Monero uses extensive functionality to protect privacy:
What: hiding the transfer amount
How: using the protocol of ring confidential transactions (RING CT)
This protocol became mandatory for Monero in September 2017. From that moment on, all the mined coins are initially in the form of visible outputs (that is, their number can be seen). When coins are sent during the first transaction, however, the sum of its outputs is "disguised." As a result, the transaction does not need to be split as in the case of mixing.
What: hiding the sender
How: using ring signatures
The technology of ring signatures was described by Ronald Rivest, Adi Shamir, and Yael Tauman in 2001. This is a type of digital signature in which a group of potential signers forms their own signature for authorizing transactions. An analogy from the world of traditional finance would be a joint bank account, the checks of which can be signed by any of its owners.
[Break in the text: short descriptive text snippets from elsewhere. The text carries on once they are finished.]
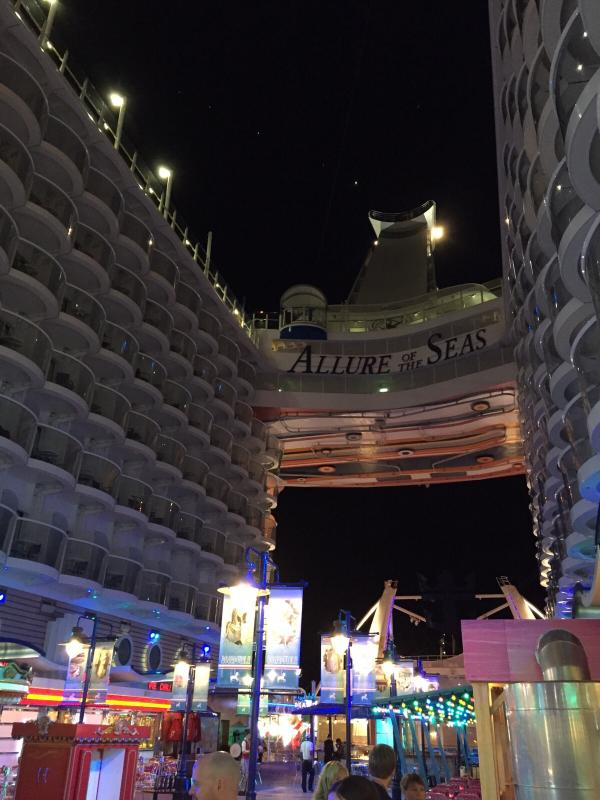 2015/09/23 Allure of the seas a La Spezia-serata-bordo-allure-of-the-seas-spezia-12-jpg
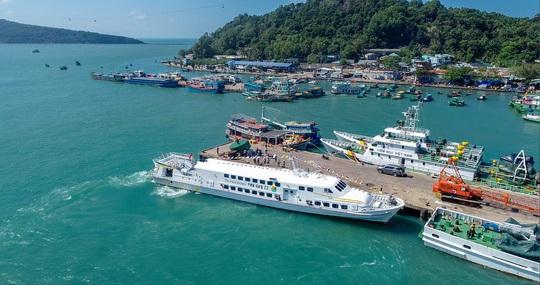 Tàu cao tốc Superdong tri ân khách hàng nhân dịp tròn 16 tuổi - Ảnh 1.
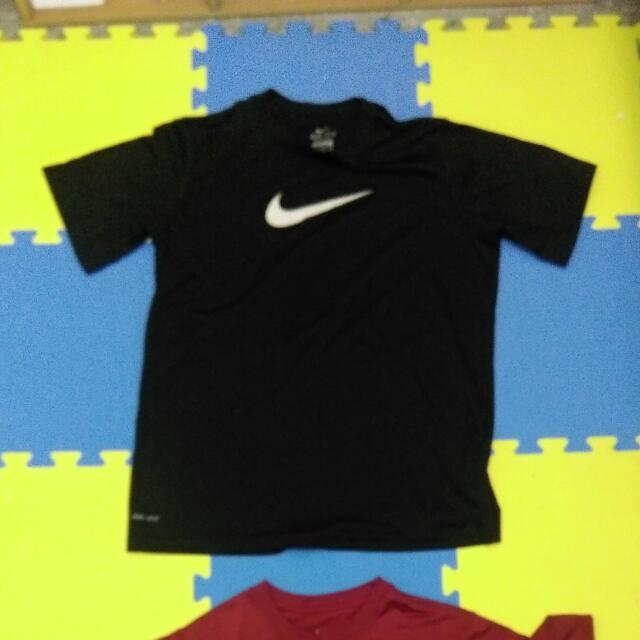美國購入運動衣,紅黑兩款。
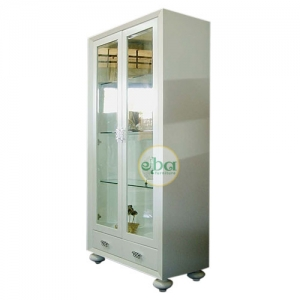 white virine glass doors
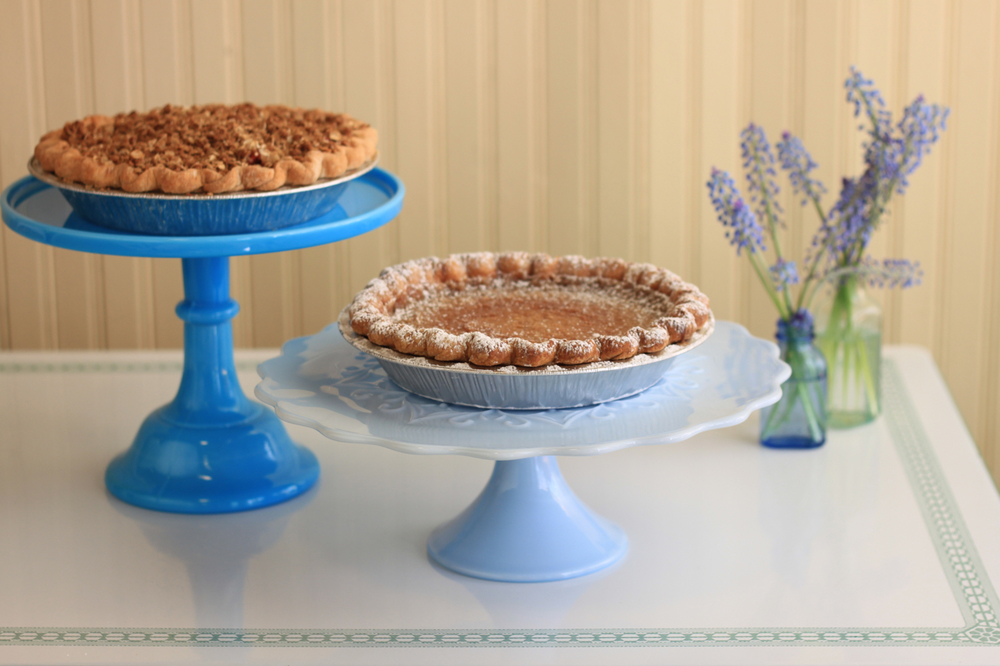 Nimble-Well-Chicago-wedding-dessert-table-Hoosier-Mama-Pie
In the case of ring signatures, the actual final signature in each particular case remains unknown.
What: hiding the recipient
How: using stealth addresses
Certain outputs correspond to certain addresses or one-time public keys, where the funds are sent. The third-party does not know to which address which output matches, and also cannot connect the addresses of the sender and the recipient. So, if Alice sends Bob Monero, the blockchain will not reveal any correspondence between a particular one-time address and Bob's public key. If Bob requires proof that the coins were actually sent, however, Alice's wallet will be able to confirm this.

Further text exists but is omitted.